Everything from the line containing "What is the separation between" through the last line of the records must be returned verbatim, and nothing outside that range.
##### ITEMS #####
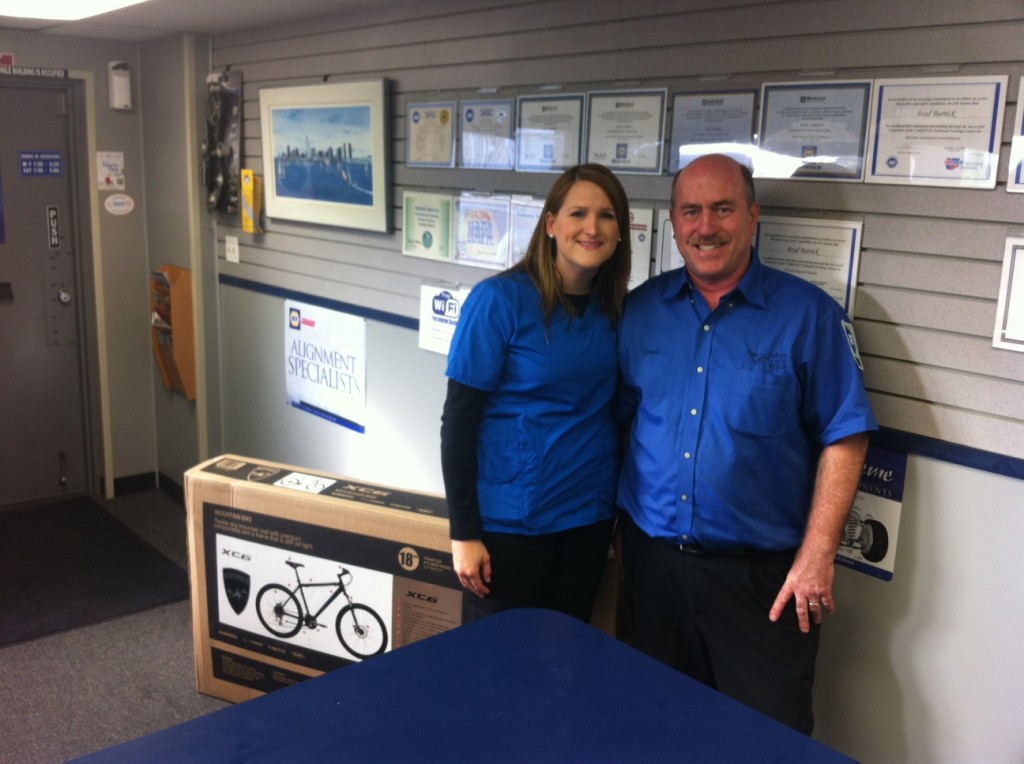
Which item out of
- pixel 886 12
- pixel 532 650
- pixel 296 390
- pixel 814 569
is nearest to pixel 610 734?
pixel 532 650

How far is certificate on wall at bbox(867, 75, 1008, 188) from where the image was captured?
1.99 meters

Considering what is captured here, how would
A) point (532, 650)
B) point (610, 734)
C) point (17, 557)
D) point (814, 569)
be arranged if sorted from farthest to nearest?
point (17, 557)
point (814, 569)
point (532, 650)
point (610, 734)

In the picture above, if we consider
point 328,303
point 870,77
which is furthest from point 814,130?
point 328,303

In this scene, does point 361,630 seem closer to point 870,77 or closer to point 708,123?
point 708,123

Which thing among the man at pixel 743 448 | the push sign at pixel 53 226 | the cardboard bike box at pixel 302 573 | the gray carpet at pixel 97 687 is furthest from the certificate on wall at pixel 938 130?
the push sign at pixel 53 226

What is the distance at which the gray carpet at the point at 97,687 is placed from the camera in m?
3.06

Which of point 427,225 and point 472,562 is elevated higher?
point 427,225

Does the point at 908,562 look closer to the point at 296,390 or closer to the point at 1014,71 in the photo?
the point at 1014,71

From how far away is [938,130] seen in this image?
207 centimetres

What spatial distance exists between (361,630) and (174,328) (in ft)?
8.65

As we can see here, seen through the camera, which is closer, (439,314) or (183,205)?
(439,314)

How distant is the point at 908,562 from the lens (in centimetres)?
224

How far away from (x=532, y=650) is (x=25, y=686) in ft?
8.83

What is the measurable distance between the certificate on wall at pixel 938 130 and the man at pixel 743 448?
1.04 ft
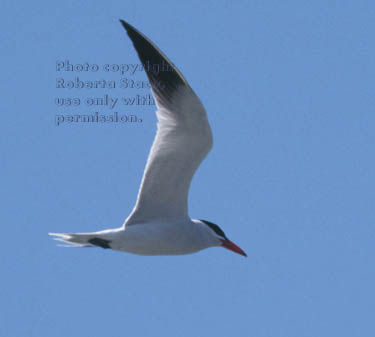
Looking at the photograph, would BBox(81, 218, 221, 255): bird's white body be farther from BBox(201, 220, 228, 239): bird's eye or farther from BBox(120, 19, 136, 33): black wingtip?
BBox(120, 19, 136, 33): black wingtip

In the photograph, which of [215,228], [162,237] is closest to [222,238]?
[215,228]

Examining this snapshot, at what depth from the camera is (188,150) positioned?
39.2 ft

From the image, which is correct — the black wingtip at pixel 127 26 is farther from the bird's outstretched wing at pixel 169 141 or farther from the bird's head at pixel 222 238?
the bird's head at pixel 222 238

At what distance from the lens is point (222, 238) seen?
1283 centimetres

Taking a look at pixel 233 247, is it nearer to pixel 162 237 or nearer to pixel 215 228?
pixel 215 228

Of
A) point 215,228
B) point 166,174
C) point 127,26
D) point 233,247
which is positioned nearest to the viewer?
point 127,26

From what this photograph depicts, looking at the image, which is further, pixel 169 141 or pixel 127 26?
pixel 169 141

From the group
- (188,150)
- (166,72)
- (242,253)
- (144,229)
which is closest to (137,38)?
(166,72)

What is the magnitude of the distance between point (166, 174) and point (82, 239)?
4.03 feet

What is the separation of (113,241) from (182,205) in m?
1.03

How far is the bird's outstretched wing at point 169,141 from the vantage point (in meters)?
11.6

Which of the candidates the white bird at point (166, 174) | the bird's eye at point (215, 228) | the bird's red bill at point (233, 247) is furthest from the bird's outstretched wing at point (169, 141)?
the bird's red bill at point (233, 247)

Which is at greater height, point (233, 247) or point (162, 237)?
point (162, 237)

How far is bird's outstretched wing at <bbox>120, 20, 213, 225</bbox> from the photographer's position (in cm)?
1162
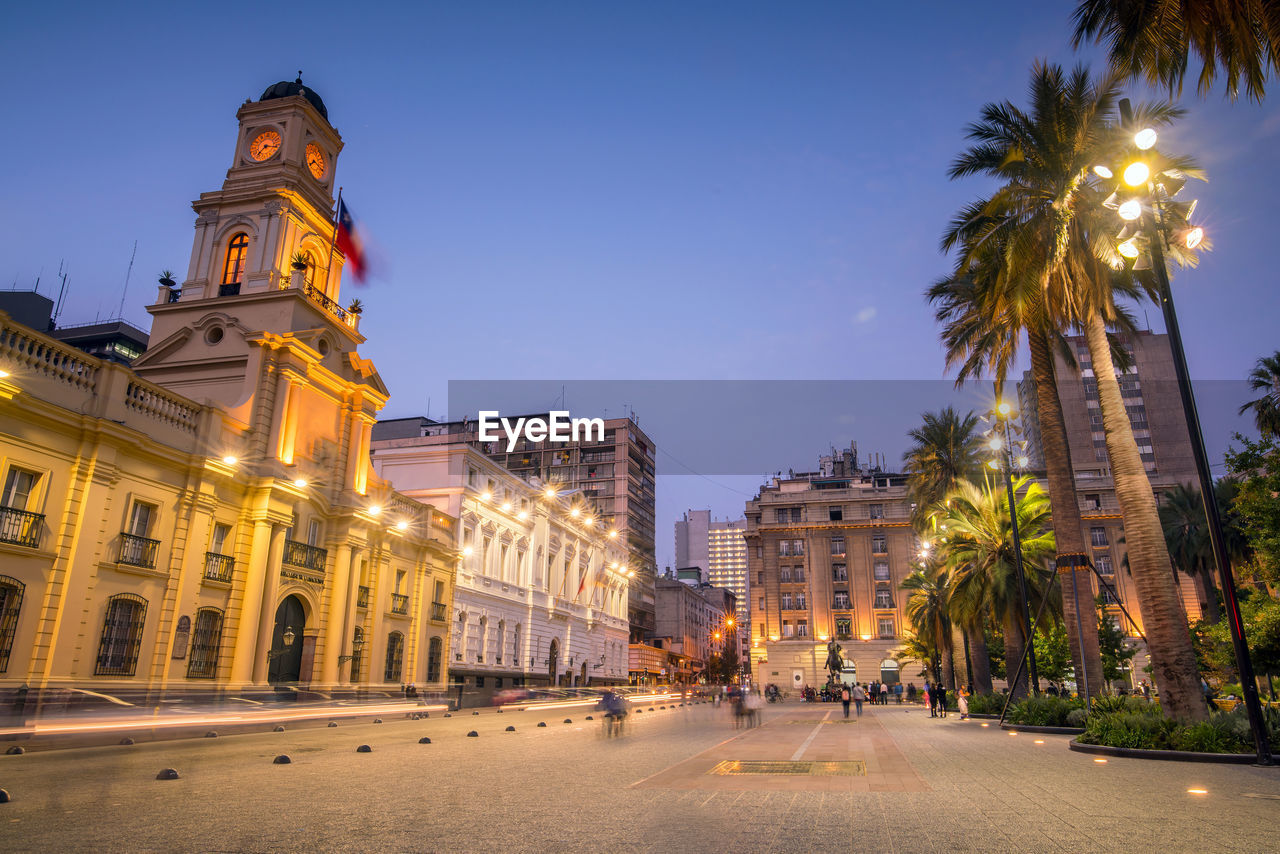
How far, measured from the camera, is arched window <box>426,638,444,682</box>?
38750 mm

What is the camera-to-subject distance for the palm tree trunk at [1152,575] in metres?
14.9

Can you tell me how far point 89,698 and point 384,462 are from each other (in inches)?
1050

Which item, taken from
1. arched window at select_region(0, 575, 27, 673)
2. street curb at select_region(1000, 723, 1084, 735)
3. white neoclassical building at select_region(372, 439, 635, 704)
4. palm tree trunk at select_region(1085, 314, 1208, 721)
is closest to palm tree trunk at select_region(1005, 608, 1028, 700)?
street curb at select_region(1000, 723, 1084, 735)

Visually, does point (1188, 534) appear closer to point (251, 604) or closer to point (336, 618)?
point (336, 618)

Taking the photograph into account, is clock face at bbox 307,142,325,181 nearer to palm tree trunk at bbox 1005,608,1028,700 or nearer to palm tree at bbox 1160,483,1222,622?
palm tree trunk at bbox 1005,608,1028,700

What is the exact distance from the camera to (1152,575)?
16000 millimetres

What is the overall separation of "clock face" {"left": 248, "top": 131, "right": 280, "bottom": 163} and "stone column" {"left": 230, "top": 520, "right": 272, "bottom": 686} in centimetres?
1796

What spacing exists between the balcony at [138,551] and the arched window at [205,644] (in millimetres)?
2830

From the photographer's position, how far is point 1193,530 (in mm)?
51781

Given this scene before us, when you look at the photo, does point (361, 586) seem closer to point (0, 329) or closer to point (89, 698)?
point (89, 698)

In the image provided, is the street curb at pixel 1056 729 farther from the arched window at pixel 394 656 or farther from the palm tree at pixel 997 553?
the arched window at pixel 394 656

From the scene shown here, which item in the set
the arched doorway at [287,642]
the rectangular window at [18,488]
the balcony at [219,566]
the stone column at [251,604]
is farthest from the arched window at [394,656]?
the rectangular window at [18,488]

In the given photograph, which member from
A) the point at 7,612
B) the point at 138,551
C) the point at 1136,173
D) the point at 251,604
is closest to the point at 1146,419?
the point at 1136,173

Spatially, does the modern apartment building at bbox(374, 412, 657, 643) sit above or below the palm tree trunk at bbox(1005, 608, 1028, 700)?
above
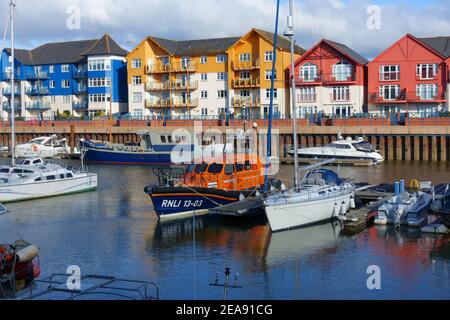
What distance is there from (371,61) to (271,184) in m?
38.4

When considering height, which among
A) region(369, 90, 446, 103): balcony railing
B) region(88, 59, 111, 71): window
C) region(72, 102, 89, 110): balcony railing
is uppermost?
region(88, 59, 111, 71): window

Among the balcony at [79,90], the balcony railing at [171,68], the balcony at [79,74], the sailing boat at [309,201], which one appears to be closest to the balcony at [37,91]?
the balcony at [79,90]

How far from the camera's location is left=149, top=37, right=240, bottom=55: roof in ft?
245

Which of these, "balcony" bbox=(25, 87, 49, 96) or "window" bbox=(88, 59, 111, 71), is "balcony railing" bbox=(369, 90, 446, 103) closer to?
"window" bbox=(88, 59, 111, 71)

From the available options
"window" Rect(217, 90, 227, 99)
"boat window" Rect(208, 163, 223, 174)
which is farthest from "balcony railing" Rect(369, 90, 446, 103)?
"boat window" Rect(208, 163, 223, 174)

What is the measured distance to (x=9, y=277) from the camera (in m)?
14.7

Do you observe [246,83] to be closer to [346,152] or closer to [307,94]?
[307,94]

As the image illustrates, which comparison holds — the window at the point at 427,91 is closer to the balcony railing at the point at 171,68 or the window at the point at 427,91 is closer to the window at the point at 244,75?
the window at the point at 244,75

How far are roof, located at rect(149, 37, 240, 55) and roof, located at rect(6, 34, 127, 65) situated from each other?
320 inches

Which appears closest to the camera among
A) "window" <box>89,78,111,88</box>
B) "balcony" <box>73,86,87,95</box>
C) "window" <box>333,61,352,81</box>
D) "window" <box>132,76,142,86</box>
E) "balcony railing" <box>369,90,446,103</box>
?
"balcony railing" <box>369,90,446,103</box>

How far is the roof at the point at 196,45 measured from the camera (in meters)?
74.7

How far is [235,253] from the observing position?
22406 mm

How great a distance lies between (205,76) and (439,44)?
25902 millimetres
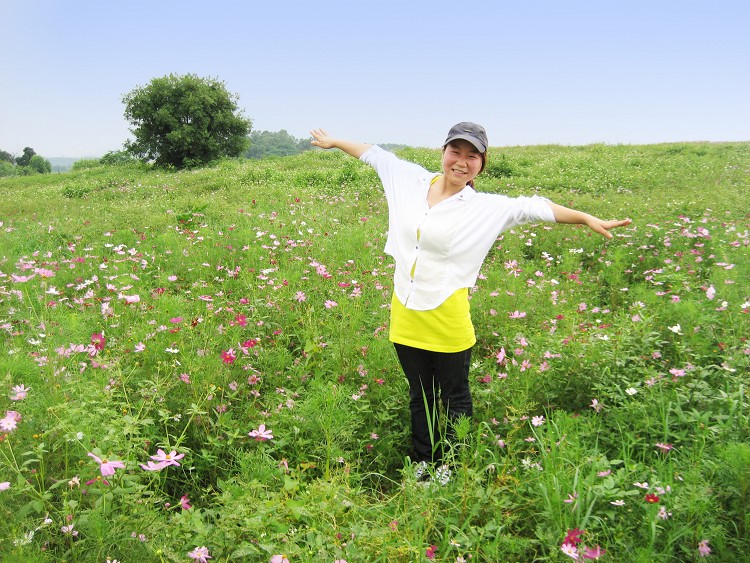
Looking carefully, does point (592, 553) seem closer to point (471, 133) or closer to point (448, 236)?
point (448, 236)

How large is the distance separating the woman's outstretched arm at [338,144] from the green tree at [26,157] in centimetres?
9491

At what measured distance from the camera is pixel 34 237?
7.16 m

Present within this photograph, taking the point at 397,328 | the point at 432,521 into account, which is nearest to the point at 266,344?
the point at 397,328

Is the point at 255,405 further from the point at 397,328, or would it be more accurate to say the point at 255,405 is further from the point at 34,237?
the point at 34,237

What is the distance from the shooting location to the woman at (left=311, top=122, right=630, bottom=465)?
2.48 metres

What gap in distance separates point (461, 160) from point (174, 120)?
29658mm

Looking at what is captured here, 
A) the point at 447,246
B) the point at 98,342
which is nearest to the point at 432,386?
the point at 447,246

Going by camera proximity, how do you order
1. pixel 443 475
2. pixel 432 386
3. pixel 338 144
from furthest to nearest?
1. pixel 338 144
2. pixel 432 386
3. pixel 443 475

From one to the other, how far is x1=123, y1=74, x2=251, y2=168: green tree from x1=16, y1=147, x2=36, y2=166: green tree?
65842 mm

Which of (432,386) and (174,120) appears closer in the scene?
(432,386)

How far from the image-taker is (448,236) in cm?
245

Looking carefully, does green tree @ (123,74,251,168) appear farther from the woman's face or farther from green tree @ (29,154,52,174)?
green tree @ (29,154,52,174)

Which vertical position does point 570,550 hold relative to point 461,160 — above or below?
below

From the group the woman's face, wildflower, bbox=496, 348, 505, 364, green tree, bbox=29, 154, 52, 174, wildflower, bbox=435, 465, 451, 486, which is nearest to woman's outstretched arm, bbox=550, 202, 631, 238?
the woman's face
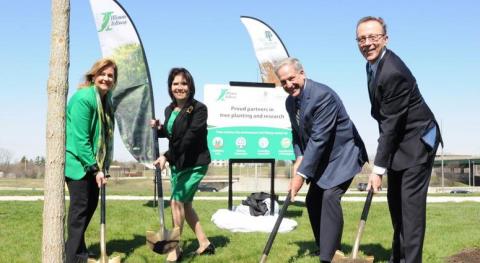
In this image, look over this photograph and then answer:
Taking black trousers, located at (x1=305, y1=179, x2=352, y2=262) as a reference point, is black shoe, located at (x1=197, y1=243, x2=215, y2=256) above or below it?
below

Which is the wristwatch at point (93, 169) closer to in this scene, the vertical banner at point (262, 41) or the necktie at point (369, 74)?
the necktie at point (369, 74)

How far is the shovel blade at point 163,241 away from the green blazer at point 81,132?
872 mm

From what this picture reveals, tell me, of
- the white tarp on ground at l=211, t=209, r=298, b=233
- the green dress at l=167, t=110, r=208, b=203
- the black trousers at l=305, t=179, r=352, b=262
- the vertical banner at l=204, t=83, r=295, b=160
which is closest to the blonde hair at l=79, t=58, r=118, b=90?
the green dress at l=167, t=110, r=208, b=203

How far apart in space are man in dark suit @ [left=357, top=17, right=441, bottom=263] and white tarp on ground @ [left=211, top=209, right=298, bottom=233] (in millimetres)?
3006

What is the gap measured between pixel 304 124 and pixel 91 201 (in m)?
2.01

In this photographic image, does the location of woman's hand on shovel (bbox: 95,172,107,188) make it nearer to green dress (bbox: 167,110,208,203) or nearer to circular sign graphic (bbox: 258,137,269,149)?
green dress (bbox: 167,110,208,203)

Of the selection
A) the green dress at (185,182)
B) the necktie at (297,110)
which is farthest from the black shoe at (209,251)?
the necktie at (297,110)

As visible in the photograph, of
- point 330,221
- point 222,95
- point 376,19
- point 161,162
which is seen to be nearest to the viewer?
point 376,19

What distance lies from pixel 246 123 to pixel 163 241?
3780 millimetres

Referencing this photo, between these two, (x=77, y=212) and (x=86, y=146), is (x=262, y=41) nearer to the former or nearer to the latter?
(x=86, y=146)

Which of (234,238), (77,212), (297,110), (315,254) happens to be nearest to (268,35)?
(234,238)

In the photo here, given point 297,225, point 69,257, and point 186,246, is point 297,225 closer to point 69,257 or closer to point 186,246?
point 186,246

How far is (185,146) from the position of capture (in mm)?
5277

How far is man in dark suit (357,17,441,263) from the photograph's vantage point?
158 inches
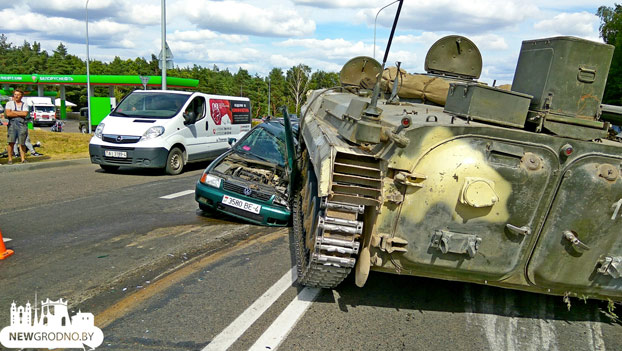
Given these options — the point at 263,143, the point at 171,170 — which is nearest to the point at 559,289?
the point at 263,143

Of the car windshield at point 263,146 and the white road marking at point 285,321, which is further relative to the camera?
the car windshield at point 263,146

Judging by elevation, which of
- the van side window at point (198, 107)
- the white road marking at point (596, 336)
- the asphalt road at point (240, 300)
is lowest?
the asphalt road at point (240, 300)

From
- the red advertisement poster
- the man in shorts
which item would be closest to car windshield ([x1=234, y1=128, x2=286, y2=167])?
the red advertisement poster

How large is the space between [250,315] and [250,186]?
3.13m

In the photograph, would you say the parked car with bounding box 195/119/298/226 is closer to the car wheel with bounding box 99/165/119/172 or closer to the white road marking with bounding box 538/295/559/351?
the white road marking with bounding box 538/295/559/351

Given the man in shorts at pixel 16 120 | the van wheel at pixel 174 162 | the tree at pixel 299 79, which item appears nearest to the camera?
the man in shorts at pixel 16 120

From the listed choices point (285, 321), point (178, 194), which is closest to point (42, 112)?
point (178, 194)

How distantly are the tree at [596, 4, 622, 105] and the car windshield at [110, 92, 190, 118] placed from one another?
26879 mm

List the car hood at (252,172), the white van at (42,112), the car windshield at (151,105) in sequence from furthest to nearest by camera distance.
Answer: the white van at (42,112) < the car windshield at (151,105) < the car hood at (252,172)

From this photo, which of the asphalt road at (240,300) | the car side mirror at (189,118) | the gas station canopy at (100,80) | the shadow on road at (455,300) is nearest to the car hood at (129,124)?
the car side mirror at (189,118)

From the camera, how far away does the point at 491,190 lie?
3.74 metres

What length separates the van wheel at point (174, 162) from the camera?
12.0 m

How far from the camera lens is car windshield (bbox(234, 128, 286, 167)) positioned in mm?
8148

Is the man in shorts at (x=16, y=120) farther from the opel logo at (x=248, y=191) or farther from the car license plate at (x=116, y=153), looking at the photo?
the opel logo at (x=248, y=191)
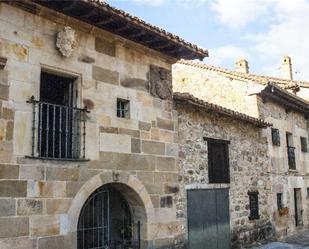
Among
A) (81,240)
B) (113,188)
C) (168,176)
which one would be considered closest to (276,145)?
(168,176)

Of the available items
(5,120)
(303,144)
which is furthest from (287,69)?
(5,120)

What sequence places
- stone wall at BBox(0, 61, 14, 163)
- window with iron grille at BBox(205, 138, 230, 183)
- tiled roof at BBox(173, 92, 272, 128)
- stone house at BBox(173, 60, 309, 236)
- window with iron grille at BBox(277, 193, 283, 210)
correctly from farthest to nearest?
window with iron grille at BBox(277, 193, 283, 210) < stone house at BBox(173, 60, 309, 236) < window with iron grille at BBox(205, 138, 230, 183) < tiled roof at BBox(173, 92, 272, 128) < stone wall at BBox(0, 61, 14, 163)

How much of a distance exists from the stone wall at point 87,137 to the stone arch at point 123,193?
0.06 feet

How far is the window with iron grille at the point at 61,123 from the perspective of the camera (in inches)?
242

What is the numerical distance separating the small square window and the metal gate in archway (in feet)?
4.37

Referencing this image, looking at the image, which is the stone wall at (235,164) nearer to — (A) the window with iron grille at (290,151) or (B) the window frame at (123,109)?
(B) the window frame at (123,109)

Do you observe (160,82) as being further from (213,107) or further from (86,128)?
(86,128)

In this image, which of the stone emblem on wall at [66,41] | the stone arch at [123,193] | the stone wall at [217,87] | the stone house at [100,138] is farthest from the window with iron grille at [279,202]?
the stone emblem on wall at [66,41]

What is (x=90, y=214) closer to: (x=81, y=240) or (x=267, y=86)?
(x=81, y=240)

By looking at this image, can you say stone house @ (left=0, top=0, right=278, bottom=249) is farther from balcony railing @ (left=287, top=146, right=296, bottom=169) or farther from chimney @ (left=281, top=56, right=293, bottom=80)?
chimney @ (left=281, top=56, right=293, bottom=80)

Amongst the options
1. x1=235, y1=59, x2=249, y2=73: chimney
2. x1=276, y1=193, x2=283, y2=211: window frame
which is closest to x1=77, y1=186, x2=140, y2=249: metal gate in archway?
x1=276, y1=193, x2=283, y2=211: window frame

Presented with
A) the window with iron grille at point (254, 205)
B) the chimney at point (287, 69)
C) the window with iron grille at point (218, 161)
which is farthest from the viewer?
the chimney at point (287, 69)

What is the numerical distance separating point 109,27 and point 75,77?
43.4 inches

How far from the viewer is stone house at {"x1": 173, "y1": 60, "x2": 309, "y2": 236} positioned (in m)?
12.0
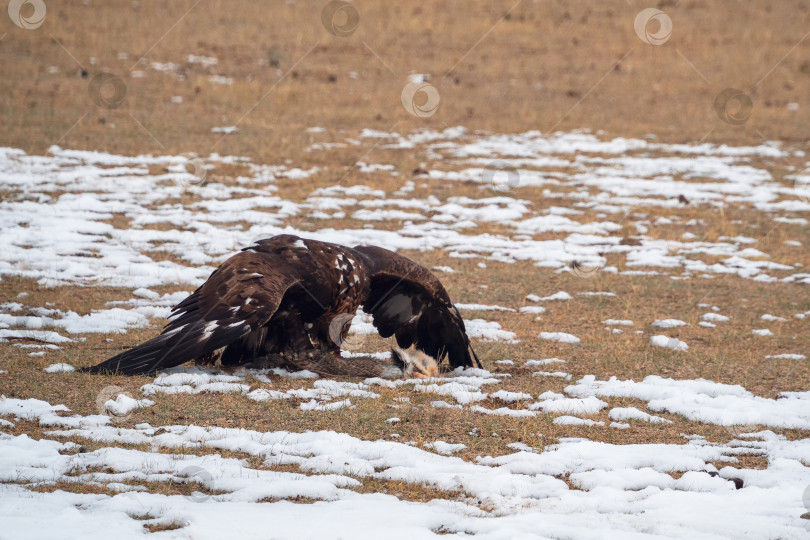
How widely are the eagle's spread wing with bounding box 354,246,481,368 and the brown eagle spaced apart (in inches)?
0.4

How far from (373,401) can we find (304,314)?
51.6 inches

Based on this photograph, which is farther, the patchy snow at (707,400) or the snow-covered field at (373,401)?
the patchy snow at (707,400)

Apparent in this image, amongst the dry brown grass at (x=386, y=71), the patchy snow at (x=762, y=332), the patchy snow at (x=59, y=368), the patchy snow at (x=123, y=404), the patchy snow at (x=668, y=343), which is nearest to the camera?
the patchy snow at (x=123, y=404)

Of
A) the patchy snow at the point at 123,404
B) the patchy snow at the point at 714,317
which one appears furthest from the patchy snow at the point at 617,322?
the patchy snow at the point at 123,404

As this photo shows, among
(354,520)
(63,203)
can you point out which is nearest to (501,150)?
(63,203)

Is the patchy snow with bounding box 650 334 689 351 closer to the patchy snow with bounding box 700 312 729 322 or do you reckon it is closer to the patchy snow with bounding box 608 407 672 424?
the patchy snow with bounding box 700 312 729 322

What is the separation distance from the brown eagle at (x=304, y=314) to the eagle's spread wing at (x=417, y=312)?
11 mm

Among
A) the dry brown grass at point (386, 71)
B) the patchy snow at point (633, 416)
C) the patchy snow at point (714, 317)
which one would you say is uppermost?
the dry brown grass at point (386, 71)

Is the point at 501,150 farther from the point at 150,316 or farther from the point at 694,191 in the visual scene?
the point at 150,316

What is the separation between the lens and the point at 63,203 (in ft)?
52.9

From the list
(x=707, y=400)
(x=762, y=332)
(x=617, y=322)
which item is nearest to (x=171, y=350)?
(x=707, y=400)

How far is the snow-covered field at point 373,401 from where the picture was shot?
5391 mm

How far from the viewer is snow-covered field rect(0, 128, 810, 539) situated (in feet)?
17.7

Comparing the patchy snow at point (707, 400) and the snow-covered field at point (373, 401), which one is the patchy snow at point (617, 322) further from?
#####
▶ SOLUTION FOR THIS TASK:
What is the separation between the lens and the point at 63,203 (in ft)?
52.9

From the list
(x=707, y=400)
(x=762, y=332)
(x=617, y=322)
which item is nearest to (x=171, y=350)?
(x=707, y=400)

How far is the snow-covered field at point 373,401 from where the picture was shot?
5391 mm

How far from the viewer is snow-covered field rect(0, 128, 810, 539) situated (in feet)?
17.7

Comparing the patchy snow at point (707, 400) and the snow-covered field at point (373, 401), which one is the patchy snow at point (617, 322) further from?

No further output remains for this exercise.